Posted on March 12, 2021 at 1:51 PM by Niyah Ross

This week was all about housing—where and how to build it and how to reduce barriers to building more housing that people can afford.


Monday night’s meeting offered two work sessions: first an overview of the revised “Clear and Objective” standards that inform housing developments; and second, an update on the Riverfront Development which will ultimately become a new neighborhood of mixed housing types and affordability.


Clear and Objective standards are measurable, predictable regulations. They govern issues like compatibility of new developments with existing structures; construction on slopes; and tree preservation.  The revisions apply to subdivisions, planned unit developments, and conditional use permits – projects that encompass multiple or multiunit dwellings.  The goal is to make it easier and more cost effective for development – standards are prohibited by state law from causing unreasonable cost and delays to housing construction.

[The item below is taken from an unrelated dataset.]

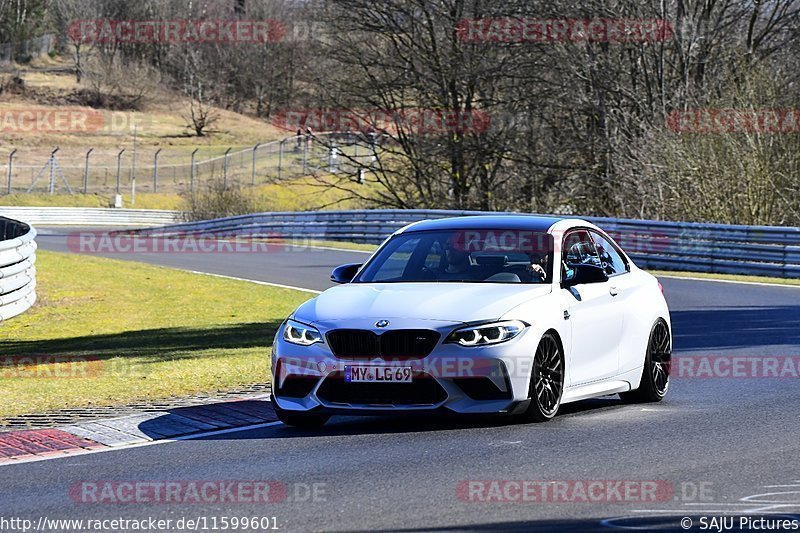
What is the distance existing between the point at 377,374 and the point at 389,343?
22 centimetres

This complicated revision is part of a constellation of efforts in the City to increase our capacity to build housing within our urban growth boundary.  Improvements in the process align with our work to comply with HB 2001 which requires code changes to allow more duplexes, townhouses and other “middle housing” to be built in residential areas; and dovetails with the work delineated in the Housing Tools and Strategies priorities that Council discussed at the Wednesday meeting.

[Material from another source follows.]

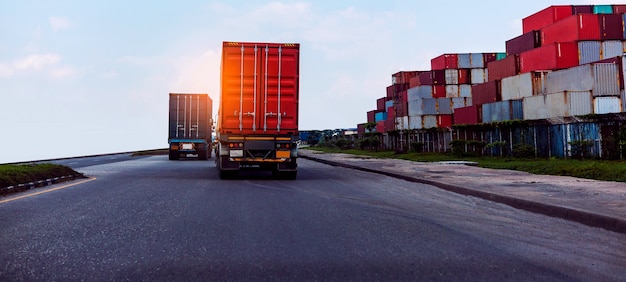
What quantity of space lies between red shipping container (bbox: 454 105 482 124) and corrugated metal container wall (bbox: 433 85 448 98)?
11.6 metres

As a reminder, in 2018 city staff initiated Housing Tools and Strategies to develop a coordinated plan to increase the availability and affordability of housing.  The plan identified 80 potential actions, including for example, administrative streamlining, completing the Clear and Objective Standards, and implementing a Construction Excise Tax.  While the City has continued to move forward on a range of these actions, the staff is now planning to create a overall strategic plan to coordinate resources, goals and priorities.  The five-year Housing Implementation Pipeline will establish timelines for policies like developing housing-related goals for reducing racial wealth gaps and coordinating future incentives related to HB 2001.  It will be completed within the year and it will be a powerful framework encompassing our actions along the entire continuum of housing needs from sheltering the unhoused, to publicly subsided affordable housing, moderate income housing and higher income market rate housing.


And finally, we heard on Monday night about the status of the development of the Riverfront neighborhood.  The new city park is slated to be open to the public in July.  The developers have paid their initial deposit with the City and are moving forward to invest in their first housing construction.  The Council reviewed the available funds to move forward on other parts of this project – the Steamplant, urban plaza, parking area, and the affordable housing project.


All of these discussions are really the machinery moving our response to the dual challenges of climate change and population growth. We have committed our city to more compact development throughout the city and particularly downtown and along transit corridors in order to meet our growing housing needs while reducing our use of fossil fuels and greenhouse gas emissions.  Coordinated, thoughtful work in development standards and housing priorities, and investment in a new urban neighborhood are all part of the long game that will enable us to meet our current and future housing needs in a changing climate.